__WRITTEN REQUEST__
Render each line of the material below as an item in a numbered list, omitting the blank lines.
─── PROVIDED MATERIAL
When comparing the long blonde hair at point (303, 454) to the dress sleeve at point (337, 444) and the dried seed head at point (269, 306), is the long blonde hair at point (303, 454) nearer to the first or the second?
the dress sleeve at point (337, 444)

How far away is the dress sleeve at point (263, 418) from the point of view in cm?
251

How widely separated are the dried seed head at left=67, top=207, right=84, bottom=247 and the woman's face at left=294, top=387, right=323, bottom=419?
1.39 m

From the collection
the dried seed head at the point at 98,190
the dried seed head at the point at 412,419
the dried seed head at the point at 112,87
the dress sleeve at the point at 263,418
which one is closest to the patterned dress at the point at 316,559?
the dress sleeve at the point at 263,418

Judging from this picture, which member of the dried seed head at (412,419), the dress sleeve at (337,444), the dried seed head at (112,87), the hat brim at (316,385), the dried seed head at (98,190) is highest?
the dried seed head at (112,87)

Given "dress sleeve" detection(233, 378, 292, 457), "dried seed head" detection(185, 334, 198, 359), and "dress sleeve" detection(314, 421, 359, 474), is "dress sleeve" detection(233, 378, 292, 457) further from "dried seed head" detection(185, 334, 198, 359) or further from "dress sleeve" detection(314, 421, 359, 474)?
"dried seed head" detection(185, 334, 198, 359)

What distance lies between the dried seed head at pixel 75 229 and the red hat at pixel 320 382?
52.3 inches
──────
__SOLUTION TO THE EXERCISE__
1. When comparing the long blonde hair at point (303, 454) to the dress sleeve at point (337, 444) and the dried seed head at point (269, 306), is the long blonde hair at point (303, 454) nearer to the first or the second?
2. the dress sleeve at point (337, 444)
3. How far away is the dress sleeve at point (263, 418) from the point of view in cm?
4. 251
5. How widely separated are the dried seed head at left=67, top=207, right=84, bottom=247 and the woman's face at left=294, top=387, right=323, bottom=419?
6. 1.39 m
7. From the collection
8. the dried seed head at the point at 98,190
9. the dried seed head at the point at 412,419
10. the dried seed head at the point at 112,87
11. the dress sleeve at the point at 263,418
12. which one is closest to the patterned dress at the point at 316,559?
13. the dress sleeve at the point at 263,418
14. Judging from this picture, which member of the dried seed head at (412,419), the dress sleeve at (337,444), the dried seed head at (112,87), the hat brim at (316,385), the dried seed head at (98,190) is highest?
15. the dried seed head at (112,87)
16. Given "dress sleeve" detection(233, 378, 292, 457), "dried seed head" detection(185, 334, 198, 359), and "dress sleeve" detection(314, 421, 359, 474), is "dress sleeve" detection(233, 378, 292, 457) further from "dried seed head" detection(185, 334, 198, 359) or further from "dress sleeve" detection(314, 421, 359, 474)?
17. "dried seed head" detection(185, 334, 198, 359)
18. What distance lies between the dried seed head at pixel 75 229 and the red hat at pixel 320 382?
19. 52.3 inches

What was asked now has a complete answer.